_MATERIAL TO PROCESS_
BEGIN
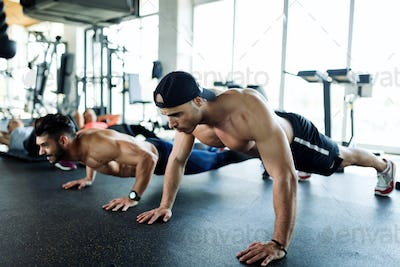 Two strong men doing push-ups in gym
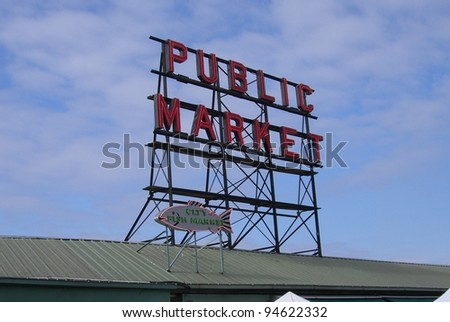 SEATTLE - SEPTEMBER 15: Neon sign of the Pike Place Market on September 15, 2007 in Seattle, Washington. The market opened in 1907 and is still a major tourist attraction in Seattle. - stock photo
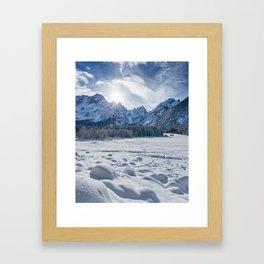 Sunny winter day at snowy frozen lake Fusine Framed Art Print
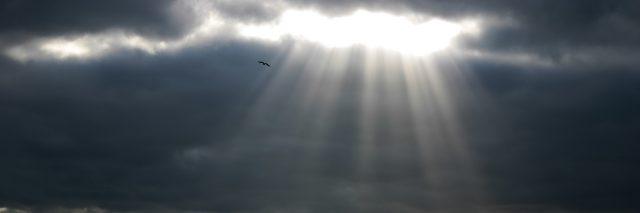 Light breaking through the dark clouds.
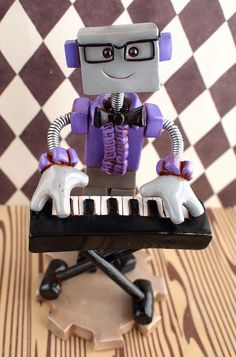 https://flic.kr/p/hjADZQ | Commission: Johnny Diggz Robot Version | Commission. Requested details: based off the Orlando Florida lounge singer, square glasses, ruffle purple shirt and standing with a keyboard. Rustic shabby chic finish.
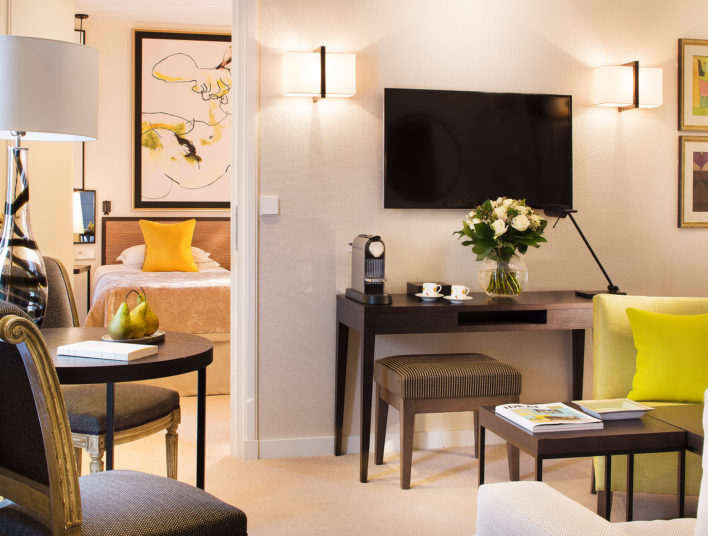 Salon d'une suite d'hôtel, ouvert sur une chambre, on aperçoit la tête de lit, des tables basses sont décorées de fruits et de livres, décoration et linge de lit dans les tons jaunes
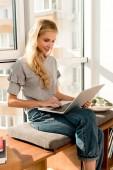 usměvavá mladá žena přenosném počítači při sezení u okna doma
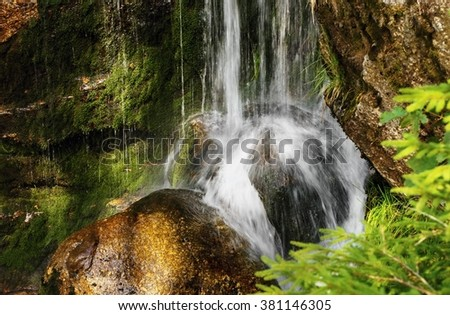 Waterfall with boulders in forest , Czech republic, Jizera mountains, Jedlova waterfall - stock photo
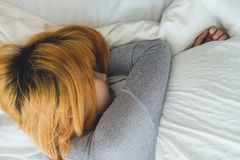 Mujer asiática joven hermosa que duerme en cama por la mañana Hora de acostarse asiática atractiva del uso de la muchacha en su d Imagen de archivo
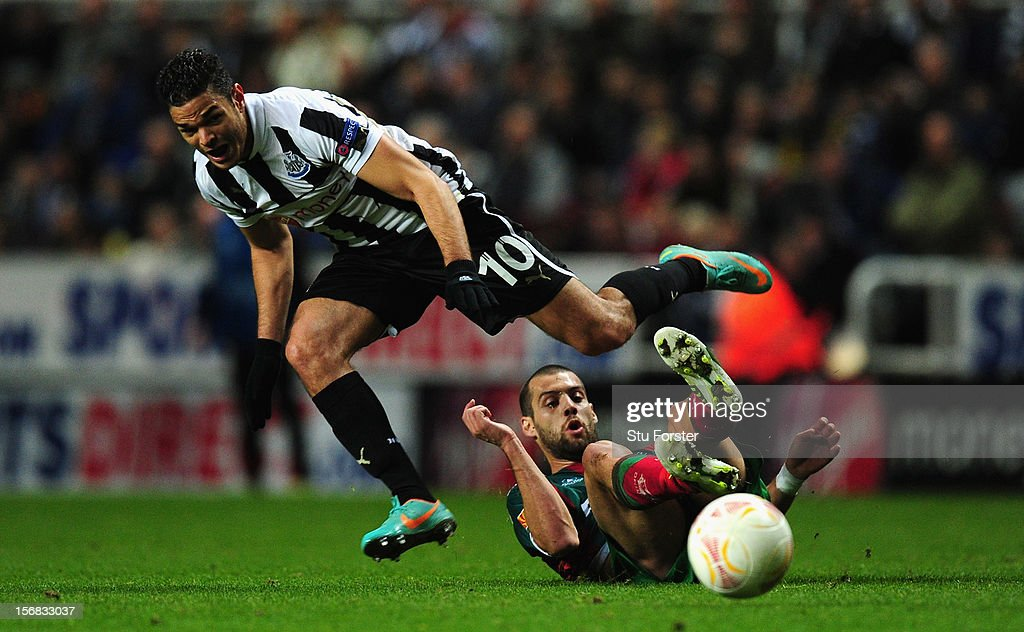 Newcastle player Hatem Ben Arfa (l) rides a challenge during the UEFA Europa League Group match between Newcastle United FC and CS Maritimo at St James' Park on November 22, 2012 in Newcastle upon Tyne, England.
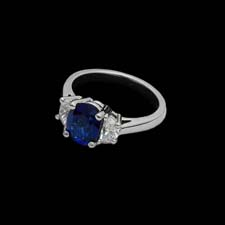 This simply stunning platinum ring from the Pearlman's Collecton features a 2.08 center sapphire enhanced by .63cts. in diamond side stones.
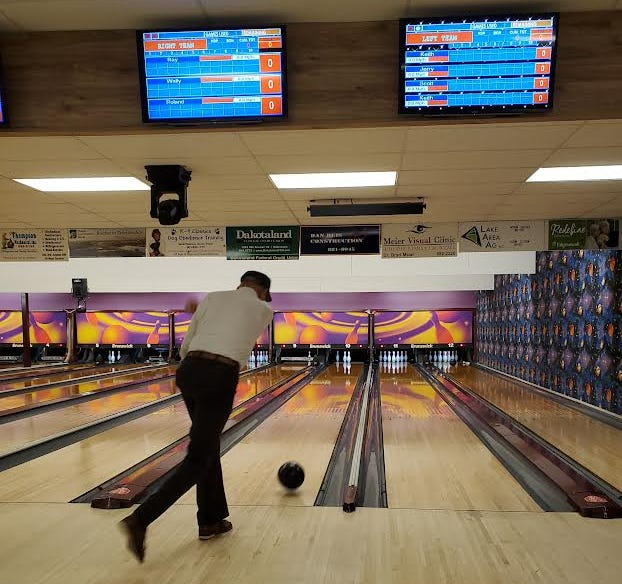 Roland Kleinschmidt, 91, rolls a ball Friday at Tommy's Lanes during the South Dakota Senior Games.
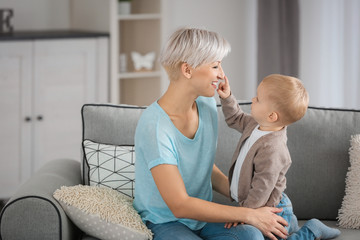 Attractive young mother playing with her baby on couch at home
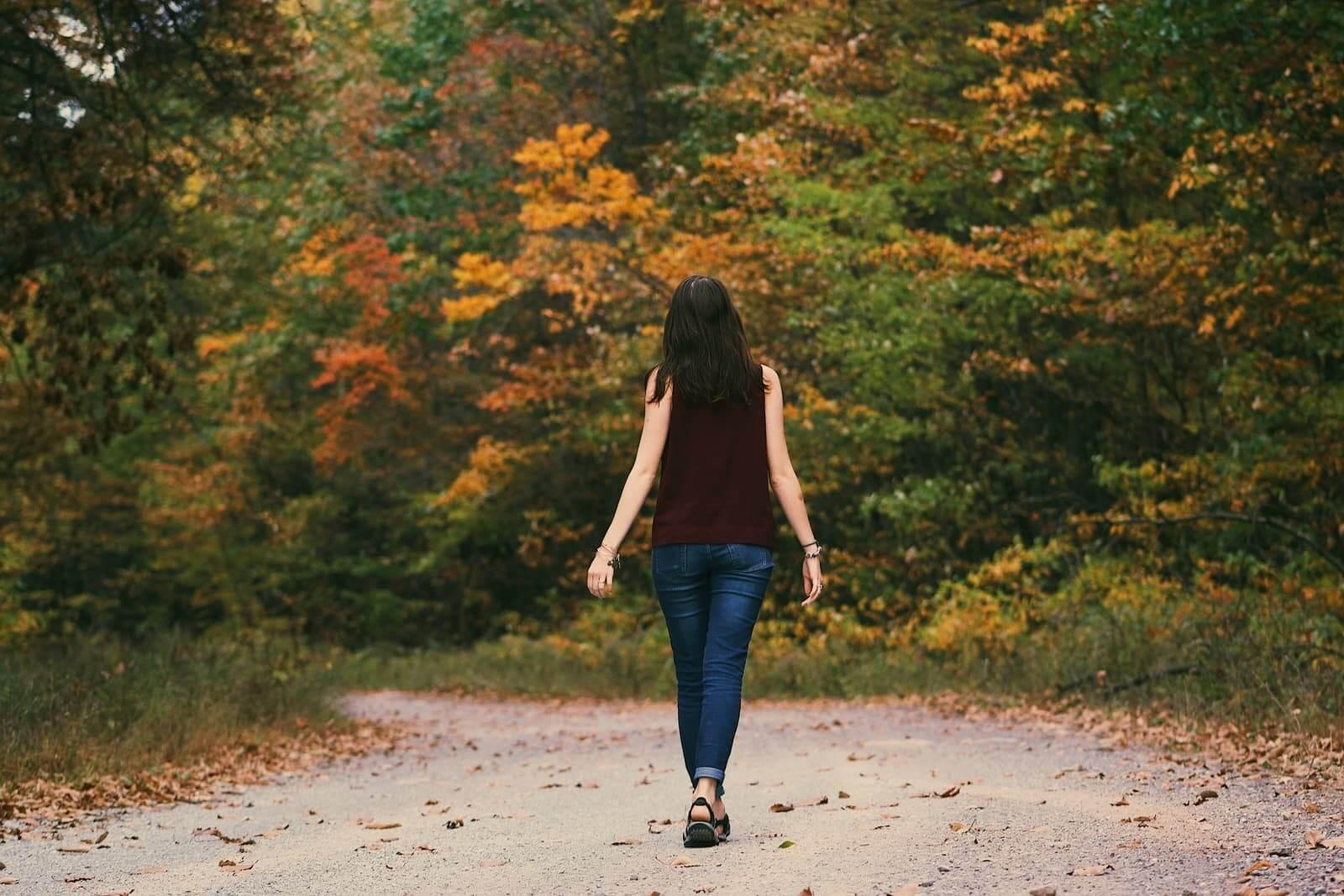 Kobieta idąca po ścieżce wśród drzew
END
Give again, word for word, every line from the top of the data above to the line holding "Waterfall with boulders", inclusive, with the pictures left out.

 Two strong men doing push-ups in gym
 SEATTLE - SEPTEMBER 15: Neon sign of the Pike Place Market on September 15, 2007 in Seattle, Washington. The market opened in 1907 and is still a major tourist attraction in Seattle. - stock photo
 Sunny winter day at snowy frozen lake Fusine Framed Art Print
 Light breaking through the dark clouds.
 https://flic.kr/p/hjADZQ | Commission: Johnny Diggz Robot Version | Commission. Requested details: based off the Orlando Florida lounge singer, square glasses, ruffle purple shirt and standing with a keyboard. Rustic shabby chic finish.
 Salon d'une suite d'hôtel, ouvert sur une chambre, on aperçoit la tête de lit, des tables basses sont décorées de fruits et de livres, décoration et linge de lit dans les tons jaunes
 usměvavá mladá žena přenosném počítači při sezení u okna doma
 Waterfall with boulders in forest , Czech republic, Jizera mountains, Jedlova waterfall - stock photo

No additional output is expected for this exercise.